### Goal of the exercise
I would like the records restated word for word, without the pictures.

***

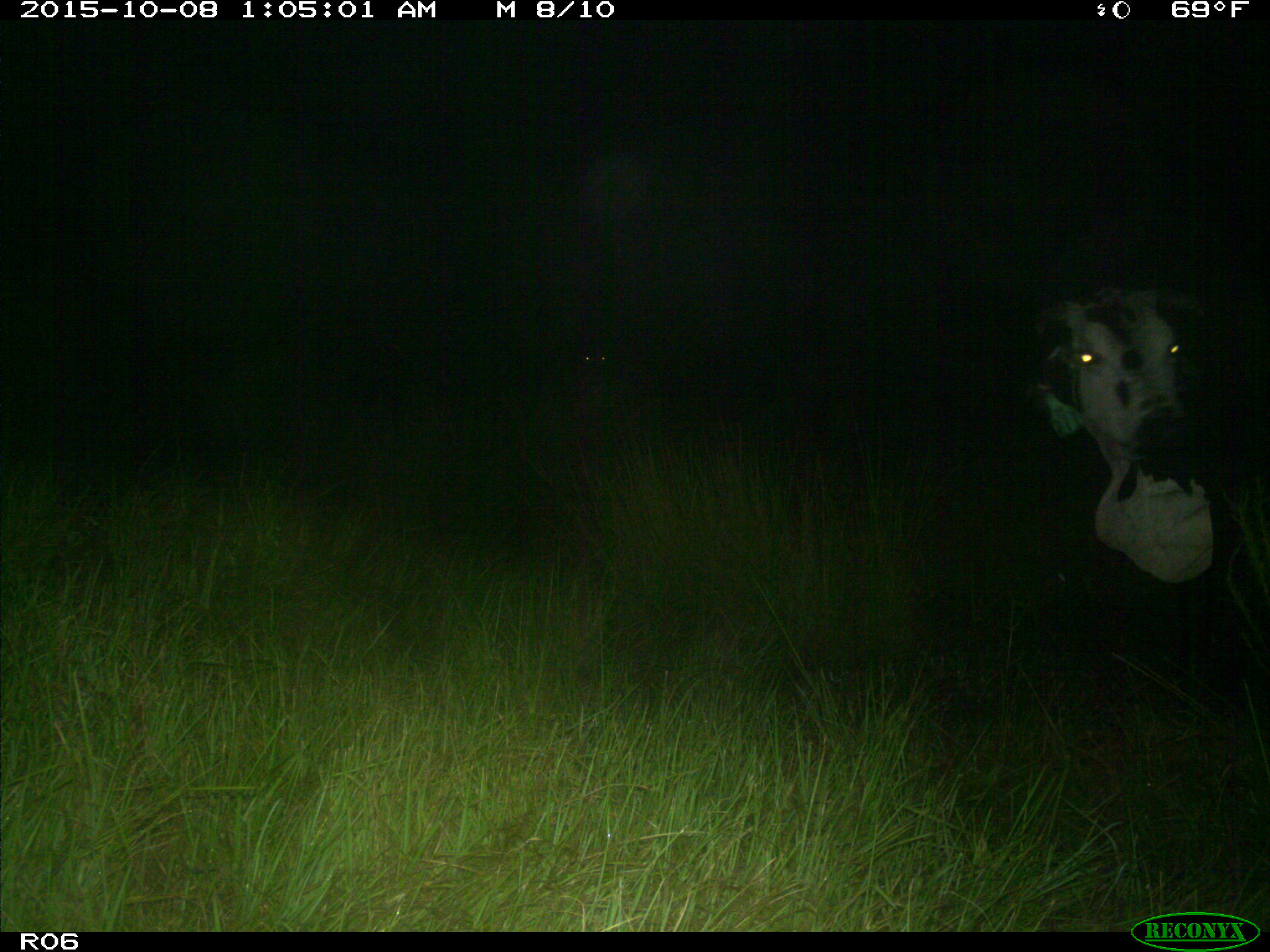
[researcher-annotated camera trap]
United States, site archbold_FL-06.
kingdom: Animalia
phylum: Chordata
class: Mammalia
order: Artiodactyla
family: Bovidae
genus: Bos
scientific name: Bos taurus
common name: domestic cow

***

### Written response
[researcher-annotated camera trap]
United States, site archbold_FL-06.
kingdom: Animalia
phylum: Chordata
class: Mammalia
order: Artiodactyla
family: Bovidae
genus: Bos
scientific name: Bos taurus
common name: domestic cow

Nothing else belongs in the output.